Again, internal audit should be performing routine procedures to verify that documentation of collected personal information (mapped from collection to share/sale) is thorough and accurate. Internal audit should also verify that a data breach response plan is in place, is current and complies with CCPA requirements.

Additionally, testing should be performed to verify that personal information sold was sold with consent and, conversely, that information for which consent was withheld did not get sold. Also, valid requests for data deletion should be reviewed to determine if they were carried out appropriately.

Third-Party Agreements

CCPA gives consumers the right to request information about how companies share personal information with third parties and to opt out of their information being sold to third parties. It also requires companies to make a good faith effort to place a valuation on personal information. As such, internal auditors will play a key role in making sure that third-party service-level agreements are created/updated to accommodate CCPA compliance.

Conclusion

Going forward, internal audit will be a valuable ally as organizations work to maintain compliance with CCPA. Internal audit procedures that verify the organization’s processes and controls around personal information (i.e., disclosure, consent, documentation, inquiry response, information security, etc.) can provide a crucial early warning if issues are detected. At the same time, internal audit should be helping its organization look ahead to future risk.

CCPA is unlikely to be the last legislation of its kind, and some companies are already operating under the assumption that they will be extending CCPA-type protections to consumers regardless of their state of residence.
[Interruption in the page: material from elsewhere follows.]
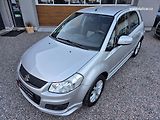 Suzuki SX4 (2013) 1.6VVT 88KW CITY + - náhled 51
Therefore, scanning for emerging risks and leveraging lessons learned through GDPR and CCPA represent opportunities for internal audit to showcase its ability to provide strategic value in addition to critical verification and quality assurance.

[1] California Consumer Privacy Act: Everything You Need to Know About CCPA, the New California Data Privacy Law. (2019, October 30). Fair Warning.

[2] Ibid

[4] Ibid

[6] Ibid

[7] Compert, C. (2019, April 5). Preparing for the CCPA: Leverage GDPR Investments to Accelerate Readiness. Security Intelligence.